* _WHAT TO WORK ON_: At the line containing "- Field of view: single", start repeating the entries exactly, and continue through the last line.

(Stored data)
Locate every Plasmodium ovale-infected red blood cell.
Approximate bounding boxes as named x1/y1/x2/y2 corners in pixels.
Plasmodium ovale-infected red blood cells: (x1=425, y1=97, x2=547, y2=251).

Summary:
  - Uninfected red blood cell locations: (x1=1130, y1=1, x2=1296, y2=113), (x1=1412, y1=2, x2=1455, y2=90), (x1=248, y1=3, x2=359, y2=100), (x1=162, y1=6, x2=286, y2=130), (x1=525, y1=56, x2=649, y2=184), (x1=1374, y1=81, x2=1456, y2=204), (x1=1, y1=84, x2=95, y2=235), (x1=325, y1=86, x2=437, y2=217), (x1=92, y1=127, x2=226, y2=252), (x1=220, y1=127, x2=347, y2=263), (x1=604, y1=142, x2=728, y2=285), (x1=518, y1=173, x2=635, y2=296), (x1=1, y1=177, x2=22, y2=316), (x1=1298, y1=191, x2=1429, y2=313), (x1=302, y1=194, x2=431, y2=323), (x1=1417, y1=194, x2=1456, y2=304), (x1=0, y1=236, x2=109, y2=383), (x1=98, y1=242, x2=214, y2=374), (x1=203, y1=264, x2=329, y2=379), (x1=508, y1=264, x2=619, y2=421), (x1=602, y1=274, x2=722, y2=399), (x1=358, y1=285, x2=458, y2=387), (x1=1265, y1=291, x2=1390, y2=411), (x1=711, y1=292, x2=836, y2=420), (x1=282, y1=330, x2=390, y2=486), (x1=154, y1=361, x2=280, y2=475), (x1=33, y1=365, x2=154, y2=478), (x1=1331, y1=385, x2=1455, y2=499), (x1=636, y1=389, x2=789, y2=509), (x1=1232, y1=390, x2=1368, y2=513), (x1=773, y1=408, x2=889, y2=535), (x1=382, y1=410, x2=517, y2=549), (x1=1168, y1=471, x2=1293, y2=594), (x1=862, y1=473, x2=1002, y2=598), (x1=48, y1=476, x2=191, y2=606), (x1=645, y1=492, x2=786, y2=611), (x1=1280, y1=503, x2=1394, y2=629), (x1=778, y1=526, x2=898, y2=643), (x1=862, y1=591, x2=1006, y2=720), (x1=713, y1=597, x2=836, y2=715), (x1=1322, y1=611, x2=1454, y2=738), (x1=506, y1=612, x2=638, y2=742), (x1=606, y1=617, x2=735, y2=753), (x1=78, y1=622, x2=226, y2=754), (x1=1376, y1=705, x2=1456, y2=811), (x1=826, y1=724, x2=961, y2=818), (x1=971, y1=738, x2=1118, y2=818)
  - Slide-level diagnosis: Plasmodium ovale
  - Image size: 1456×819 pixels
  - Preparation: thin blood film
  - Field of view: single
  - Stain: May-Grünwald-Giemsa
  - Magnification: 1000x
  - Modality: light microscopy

* _ANSWER BELOW_:
  - Field of view: single
  - Stain: May-Grünwald-Giemsa
  - Magnification: 1000x
  - Modality: light microscopy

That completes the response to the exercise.